## [Provided text]

--- Begin ---

On October 9, 2007, American Electric Power Company (“AEP”) and the AEP Subsidiaries announced that they have reached a settlement agreement with the EPA, the U.S. Department of Justice (“DOJ”), the States and the special interest groups. Under the settlement agreement, AEP agreed to annual sulfur dioxide (SO2) and nitrogen oxide (NOX) emission limits for sixteen of the AEP Subsidiaries’ coal-fired power plants located in Indiana, Kentucky, Ohio, Virginia and West Virginia. In addition to completing the installation of previously announced environmental retrofit projects at many of the plants, including the installation of flue gas desulfurization (FGD or scrubbers) equipment at Kentucky Power Company’s Big Sandy Plant and at OPCo’s Muskingum River Plant by the end of 2015, AEP agreed to install selective catalytic reduction (SCR) and FGD emissions control equipment on AEP Generating Company’s and I&M’s jointly owned generating units at the Rockport Plant. Unit 1 at the Rockport Plant will be retrofit by the end of 2017, and Unit 2 will be retrofit by the end of 2019. AEP also agreed to install selective non-catalytic reduction, a NOX-reduction technology, by the end of 2009 at APCO’s Clinch River Plant.
AEP also agreed to operate its SCRs year round during 2008 at APCo’s Mountaineer Plant, OPCo’s Muskingum River Plant and APCo’s and OPCo’s jointly owned Amos Plant, and agreed to plant-specific SO2 emission limits for APCo’s Clinch River Plant and OPCo’s Kammer Plant.
Under the settlement agreement, AEP will pay a $15 million civil penalty to the DOJ and provide $36 million for environmental projects coordinated with the federal government and $24 million to the States for environmental mitigation.

--- End ---

## [To be done]
a) Using the AEP settlement passage, answer these:
(i) By the end of which year will Unit 2 at the Rockport Plant be retrofit?
(ii) At which plants did AEP agree to run its SCRs year round during 2008?
(iii) How large is the civil penalty AEP will pay to the DOJ?
b) Resume the AEP settlement passage after its last sentence and write on from there.
The data that comes later has nothing to do with this.

## [Records]
--- Begin ---

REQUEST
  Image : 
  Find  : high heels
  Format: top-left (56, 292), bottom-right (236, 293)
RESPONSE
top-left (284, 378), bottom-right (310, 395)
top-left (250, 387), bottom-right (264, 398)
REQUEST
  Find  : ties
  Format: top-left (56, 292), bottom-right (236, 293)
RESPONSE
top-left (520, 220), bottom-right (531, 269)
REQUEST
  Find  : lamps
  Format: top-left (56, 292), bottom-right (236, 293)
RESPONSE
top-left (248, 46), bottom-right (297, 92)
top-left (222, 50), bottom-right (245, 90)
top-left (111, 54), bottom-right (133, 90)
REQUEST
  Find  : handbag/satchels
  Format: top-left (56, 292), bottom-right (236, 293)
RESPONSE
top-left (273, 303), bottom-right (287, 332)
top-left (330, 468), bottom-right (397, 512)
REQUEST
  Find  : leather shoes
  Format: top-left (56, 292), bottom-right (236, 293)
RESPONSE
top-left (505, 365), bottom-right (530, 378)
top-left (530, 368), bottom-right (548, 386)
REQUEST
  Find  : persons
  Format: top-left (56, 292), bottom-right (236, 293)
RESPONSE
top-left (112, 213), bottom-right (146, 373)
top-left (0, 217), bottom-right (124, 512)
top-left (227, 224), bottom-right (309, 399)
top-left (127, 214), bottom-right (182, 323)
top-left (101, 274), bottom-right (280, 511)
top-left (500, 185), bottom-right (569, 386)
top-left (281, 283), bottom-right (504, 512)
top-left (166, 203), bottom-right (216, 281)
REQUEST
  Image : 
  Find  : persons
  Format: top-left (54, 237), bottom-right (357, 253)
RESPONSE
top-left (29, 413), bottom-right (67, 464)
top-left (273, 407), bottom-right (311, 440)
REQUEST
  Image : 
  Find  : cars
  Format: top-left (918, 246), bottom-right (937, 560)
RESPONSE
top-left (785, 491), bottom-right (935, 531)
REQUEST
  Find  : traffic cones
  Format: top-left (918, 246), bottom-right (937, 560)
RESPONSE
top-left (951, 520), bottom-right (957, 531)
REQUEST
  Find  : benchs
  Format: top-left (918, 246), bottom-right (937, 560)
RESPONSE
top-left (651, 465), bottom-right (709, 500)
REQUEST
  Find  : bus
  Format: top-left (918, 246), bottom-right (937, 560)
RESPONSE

--- End ---

## [Responses to the exercise]
a)
(i) 2019
(ii) APCo's Mountaineer Plant, OPCo's Muskingum River Plant, and the Amos Plant jointly owned by APCo and OPCo
(iii) $15 million

b)
The settlement agreement, upon approval by the U.S. District Court for the Southern District of Ohio, will resolve all issues related to various parties’ claims against the AEP Subsidiaries in the two pending New Source Review cases. The settlement agreement is in the form of a consent decree and has been lodged with the U.S. District Court. The settlement agreement is subject to final approval by the Court, and is attached as Exhibit 10.1 and incorporated herein by reference.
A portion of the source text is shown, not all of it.